━━━ WORKING DATA

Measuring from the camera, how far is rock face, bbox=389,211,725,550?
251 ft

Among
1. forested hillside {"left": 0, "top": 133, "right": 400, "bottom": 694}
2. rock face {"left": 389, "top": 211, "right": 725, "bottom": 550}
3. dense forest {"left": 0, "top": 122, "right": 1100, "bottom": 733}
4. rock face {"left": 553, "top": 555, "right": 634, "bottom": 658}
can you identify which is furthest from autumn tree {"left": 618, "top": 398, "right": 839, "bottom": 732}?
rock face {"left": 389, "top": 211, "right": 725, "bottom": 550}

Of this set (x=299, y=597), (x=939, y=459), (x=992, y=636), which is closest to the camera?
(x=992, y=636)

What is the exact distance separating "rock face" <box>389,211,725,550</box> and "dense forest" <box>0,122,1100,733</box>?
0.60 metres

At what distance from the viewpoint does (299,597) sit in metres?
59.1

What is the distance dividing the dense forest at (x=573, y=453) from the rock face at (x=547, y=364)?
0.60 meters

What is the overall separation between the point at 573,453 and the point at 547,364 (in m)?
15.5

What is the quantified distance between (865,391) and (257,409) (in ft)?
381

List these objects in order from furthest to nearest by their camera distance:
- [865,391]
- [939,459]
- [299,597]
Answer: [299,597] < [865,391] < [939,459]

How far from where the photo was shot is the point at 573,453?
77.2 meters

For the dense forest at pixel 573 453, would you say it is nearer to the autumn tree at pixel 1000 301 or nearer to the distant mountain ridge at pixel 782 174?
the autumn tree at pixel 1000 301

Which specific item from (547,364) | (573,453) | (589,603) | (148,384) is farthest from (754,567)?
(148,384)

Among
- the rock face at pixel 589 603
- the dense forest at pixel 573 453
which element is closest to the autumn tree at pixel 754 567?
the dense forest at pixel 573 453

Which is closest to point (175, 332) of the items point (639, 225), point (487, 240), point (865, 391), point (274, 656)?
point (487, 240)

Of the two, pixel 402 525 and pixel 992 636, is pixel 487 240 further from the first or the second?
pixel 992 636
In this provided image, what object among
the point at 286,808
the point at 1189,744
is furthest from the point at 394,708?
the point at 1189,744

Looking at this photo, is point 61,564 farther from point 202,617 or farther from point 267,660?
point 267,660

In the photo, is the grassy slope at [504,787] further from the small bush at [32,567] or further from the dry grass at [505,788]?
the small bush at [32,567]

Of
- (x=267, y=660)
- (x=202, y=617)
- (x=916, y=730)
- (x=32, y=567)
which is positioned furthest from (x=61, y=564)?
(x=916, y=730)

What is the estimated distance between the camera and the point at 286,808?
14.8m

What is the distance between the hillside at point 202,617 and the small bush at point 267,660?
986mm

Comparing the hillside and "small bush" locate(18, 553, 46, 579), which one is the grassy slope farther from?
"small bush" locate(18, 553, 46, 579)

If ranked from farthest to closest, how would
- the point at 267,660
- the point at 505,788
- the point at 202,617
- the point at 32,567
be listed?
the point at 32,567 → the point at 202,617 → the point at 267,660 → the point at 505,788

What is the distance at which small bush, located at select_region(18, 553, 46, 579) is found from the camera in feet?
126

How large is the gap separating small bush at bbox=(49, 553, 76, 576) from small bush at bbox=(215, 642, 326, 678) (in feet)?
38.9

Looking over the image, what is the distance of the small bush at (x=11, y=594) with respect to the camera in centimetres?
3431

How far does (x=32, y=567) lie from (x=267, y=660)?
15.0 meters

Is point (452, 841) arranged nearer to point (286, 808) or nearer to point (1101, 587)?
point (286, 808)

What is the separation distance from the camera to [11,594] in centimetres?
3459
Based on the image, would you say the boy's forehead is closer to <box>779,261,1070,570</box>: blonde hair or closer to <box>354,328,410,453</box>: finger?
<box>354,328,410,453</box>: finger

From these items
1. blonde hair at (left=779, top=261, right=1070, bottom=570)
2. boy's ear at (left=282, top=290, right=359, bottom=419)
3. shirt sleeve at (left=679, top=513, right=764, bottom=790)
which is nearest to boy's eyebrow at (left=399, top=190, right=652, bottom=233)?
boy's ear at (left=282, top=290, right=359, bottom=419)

━━━━━━

Rewrite the lines above as a numbered list, leaving out the blank lines.

1. Measuring from the camera, how far is rock face, bbox=389,211,725,550?
2. 251 ft
3. Among
4. 1. forested hillside {"left": 0, "top": 133, "right": 400, "bottom": 694}
5. 2. rock face {"left": 389, "top": 211, "right": 725, "bottom": 550}
6. 3. dense forest {"left": 0, "top": 122, "right": 1100, "bottom": 733}
7. 4. rock face {"left": 553, "top": 555, "right": 634, "bottom": 658}
8. can you identify which is furthest from autumn tree {"left": 618, "top": 398, "right": 839, "bottom": 732}?
9. rock face {"left": 389, "top": 211, "right": 725, "bottom": 550}
10. Of this set (x=299, y=597), (x=939, y=459), (x=992, y=636), which is closest to the camera?
11. (x=992, y=636)
12. What is the exact distance separating "rock face" <box>389,211,725,550</box> and "dense forest" <box>0,122,1100,733</box>?
13. 0.60 metres
14. At what distance from the viewpoint does (299,597) sit in metres?
15. 59.1
16. What is the distance dividing the dense forest at (x=573, y=453) from the rock face at (x=547, y=364)?
17. 0.60 meters
18. What is the overall separation between the point at 573,453 and the point at 547,364 (in m)?
19. 15.5
20. What is the quantified distance between (865,391) and (257,409) (in ft)?
21. 381
22. List these objects in order from furthest to nearest by their camera distance:
23. - [865,391]
24. - [939,459]
25. - [299,597]
26. Answer: [299,597] < [865,391] < [939,459]
27. How far from where the photo was shot is the point at 573,453?
28. 77.2 meters
29. For the dense forest at pixel 573 453, would you say it is nearer to the autumn tree at pixel 1000 301 or nearer to the distant mountain ridge at pixel 782 174?
30. the autumn tree at pixel 1000 301
31. Which specific item from (547,364) | (573,453) | (589,603) | (148,384) is farthest from (754,567)?
32. (148,384)
33. Among
34. - the rock face at pixel 589 603
35. - the dense forest at pixel 573 453
36. which element is closest to the autumn tree at pixel 754 567?
37. the dense forest at pixel 573 453
38. Which is closest to point (175, 332) of the items point (639, 225), point (487, 240), point (865, 391), point (274, 656)?
39. point (487, 240)
40. Of the two, pixel 402 525 and pixel 992 636, is pixel 487 240 further from the first or the second?
41. pixel 992 636
42. In this provided image, what object among
43. the point at 286,808
44. the point at 1189,744
45. is furthest from the point at 394,708?
46. the point at 1189,744
47. Looking at this photo, is point 61,564 farther from point 202,617 or farther from point 267,660?
48. point 267,660
49. In the photo, is the grassy slope at [504,787] further from the small bush at [32,567] or further from the dry grass at [505,788]?
50. the small bush at [32,567]
51. Of
52. - (x=267, y=660)
53. - (x=202, y=617)
54. - (x=916, y=730)
55. - (x=32, y=567)
56. which is positioned furthest from (x=61, y=564)?
57. (x=916, y=730)
58. What is the estimated distance between the camera and the point at 286,808?
59. 14.8m
60. What is the distance between the hillside at point 202,617 and the small bush at point 267,660?
61. 986mm
62. Comparing the hillside and "small bush" locate(18, 553, 46, 579), which one is the grassy slope farther from?
63. "small bush" locate(18, 553, 46, 579)
64. If ranked from farthest to closest, how would
65. - the point at 267,660
66. - the point at 505,788
67. - the point at 202,617
68. - the point at 32,567
69. be listed?
70. the point at 32,567 → the point at 202,617 → the point at 267,660 → the point at 505,788
71. What is the distance at which small bush, located at select_region(18, 553, 46, 579) is found from the camera in feet?
72. 126
73. How large is the gap separating small bush at bbox=(49, 553, 76, 576) from small bush at bbox=(215, 642, 326, 678) (in feet)?
74. 38.9
75. Looking over the image, what is the distance of the small bush at (x=11, y=594) with respect to the camera in centimetres?
76. 3431
77. How far does (x=32, y=567) lie from (x=267, y=660)?
78. 15.0 meters
79. Is point (452, 841) arranged nearer to point (286, 808) or nearer to point (1101, 587)?
80. point (286, 808)
81. What is the separation distance from the camera to [11,594] in centimetres?
82. 3459
83. Based on the image, would you say the boy's forehead is closer to <box>779,261,1070,570</box>: blonde hair or closer to <box>354,328,410,453</box>: finger?
84. <box>354,328,410,453</box>: finger
85. From these items
86. 1. blonde hair at (left=779, top=261, right=1070, bottom=570)
87. 2. boy's ear at (left=282, top=290, right=359, bottom=419)
88. 3. shirt sleeve at (left=679, top=513, right=764, bottom=790)
89. which is nearest to boy's eyebrow at (left=399, top=190, right=652, bottom=233)?
90. boy's ear at (left=282, top=290, right=359, bottom=419)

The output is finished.